When: Friday, July 10, 1998
Where: starting at Hagrid's hut
Why: Tying up one last loose end
Hagrid looked very surprised to see me at his cabin door late Friday afternoon. I don't blame him for that - despite having taken his class, I was never the most interested or motivated of students in general, and certainly not buddy-buddy with the man like some Gryffindors who will remain nameless.
But realising that it was my last full day here at Hogwarts...ever...I was going to be gone, something I'd waited for for quite a while. And now that the day was nearly upon me, I had to do something that had been plaguing me...since the carnival at least, and probably before, since the battle.
"I was working the Kissing Booth - I couldn't go on your Tour," I told him, "And...I sort of need to be not with a group anyway."

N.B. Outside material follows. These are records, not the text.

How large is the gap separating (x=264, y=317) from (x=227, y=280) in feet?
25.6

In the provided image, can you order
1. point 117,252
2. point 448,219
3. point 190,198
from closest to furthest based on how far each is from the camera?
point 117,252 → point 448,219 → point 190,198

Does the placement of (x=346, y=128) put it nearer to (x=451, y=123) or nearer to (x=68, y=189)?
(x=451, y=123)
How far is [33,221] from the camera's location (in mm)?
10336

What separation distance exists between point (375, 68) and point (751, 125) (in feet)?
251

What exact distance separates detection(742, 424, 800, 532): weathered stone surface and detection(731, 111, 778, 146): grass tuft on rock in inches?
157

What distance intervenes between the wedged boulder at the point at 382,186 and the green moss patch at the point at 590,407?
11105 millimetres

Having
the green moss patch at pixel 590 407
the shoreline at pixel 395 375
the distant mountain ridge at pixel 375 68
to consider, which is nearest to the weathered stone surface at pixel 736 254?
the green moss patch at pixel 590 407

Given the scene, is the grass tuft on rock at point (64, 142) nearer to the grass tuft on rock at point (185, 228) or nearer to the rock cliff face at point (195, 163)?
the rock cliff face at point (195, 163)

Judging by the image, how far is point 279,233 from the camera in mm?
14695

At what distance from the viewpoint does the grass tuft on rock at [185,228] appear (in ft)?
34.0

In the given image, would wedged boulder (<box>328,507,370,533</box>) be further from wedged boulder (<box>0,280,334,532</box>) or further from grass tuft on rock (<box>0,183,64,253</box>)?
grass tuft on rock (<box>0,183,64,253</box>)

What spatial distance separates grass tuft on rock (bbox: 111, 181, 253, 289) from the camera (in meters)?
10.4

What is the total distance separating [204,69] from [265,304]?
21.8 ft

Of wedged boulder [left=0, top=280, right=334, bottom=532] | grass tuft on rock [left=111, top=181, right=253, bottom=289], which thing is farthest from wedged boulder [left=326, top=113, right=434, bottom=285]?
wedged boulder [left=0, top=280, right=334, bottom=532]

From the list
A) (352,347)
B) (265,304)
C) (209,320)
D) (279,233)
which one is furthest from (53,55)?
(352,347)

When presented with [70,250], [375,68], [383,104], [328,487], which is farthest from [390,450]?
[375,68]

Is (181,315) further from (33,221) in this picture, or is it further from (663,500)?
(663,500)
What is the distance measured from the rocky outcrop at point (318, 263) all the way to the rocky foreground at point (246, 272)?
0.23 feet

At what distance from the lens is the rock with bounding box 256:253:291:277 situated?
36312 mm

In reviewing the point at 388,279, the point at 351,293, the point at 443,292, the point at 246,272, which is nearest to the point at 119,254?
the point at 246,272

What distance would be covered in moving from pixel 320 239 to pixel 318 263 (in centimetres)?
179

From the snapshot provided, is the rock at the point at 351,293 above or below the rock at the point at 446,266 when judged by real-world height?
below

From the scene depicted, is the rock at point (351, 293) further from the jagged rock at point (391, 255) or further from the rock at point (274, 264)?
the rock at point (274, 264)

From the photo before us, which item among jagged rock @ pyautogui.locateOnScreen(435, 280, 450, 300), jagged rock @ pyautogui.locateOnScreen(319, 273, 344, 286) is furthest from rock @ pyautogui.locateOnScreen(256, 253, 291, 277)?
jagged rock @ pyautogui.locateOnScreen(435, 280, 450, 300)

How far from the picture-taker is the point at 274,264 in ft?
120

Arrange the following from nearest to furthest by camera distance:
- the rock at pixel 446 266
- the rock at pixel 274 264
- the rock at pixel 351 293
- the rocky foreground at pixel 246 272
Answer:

So he acquiesced, and now here we are in the clearing of the Forest I remembered from a certain class fifth year. But this time, it'll be different. I know it will be different as he calls and puts out a piece of meat for me.
When the first one arrives, I can't stop the visible flinch causing Hagrid to ask, "Are yeh sure yeh want ter do this?"
"I have to do this," I reply, steeling myself, "Can I...can I touch it?"
"Yeh'll have to ask him, yerself," Hagrid replies.
So again biting my lip and getting up my courage I approach the thestral closer, looking into the big white eyes of the animal.
"Puis-je?" I murmur, reaching out my hand to touch its nose.
If I didn't know any better I'd say it was rolling its eyes at me, but once my hand is there, I feel a renewed sense of courage. I can do this, I can.
"Hello," I initiate, knowing full well it won't reply back, but that's okay, it doesn't need to, "I don't like you very much - I'm sure you've figured that out. I'd probably be much happier if I couldn't see you. I don't want to. But maybe, and don't you dare admit it to him, Nott's right and I just have to get over this. Things are different now. I'm likely in no minority anymore seeing you. And...and I can't change the past anyway. I've seen death. I've...helped cause it. Right.
"Maybe this is silly, bête. You tend to hang around Hogwarts and so the likelihood that seeing you is going to be a common occurrence in my future is next to none. But...I guess we just have to deal with what life gives us, n'est-ce pas? And this is how I'm dealing. Facing my demons rather than trying to bury them forever."
The fact that I'm talking to technically an invisible winged horse is a bit wonky, so I'm glad that certain people can't see how silly I look. Yet I think I needed this - I need to deal with these phantoms before I leave. Casal is gone, and it's only myself holding me back now.
Past isn't going to change. Those Mugges in London will always be dead. So will Casal. But the future is bright and I'm not going to let seeing these silly horses dictate any of my life anymore. They're here. So what? So am I. We'll both be here, and that's okay.
And so it's with a feeling of actual closure I nod to Hagrid and thank him before turning and heading back to the castle to pack for my last train ride home.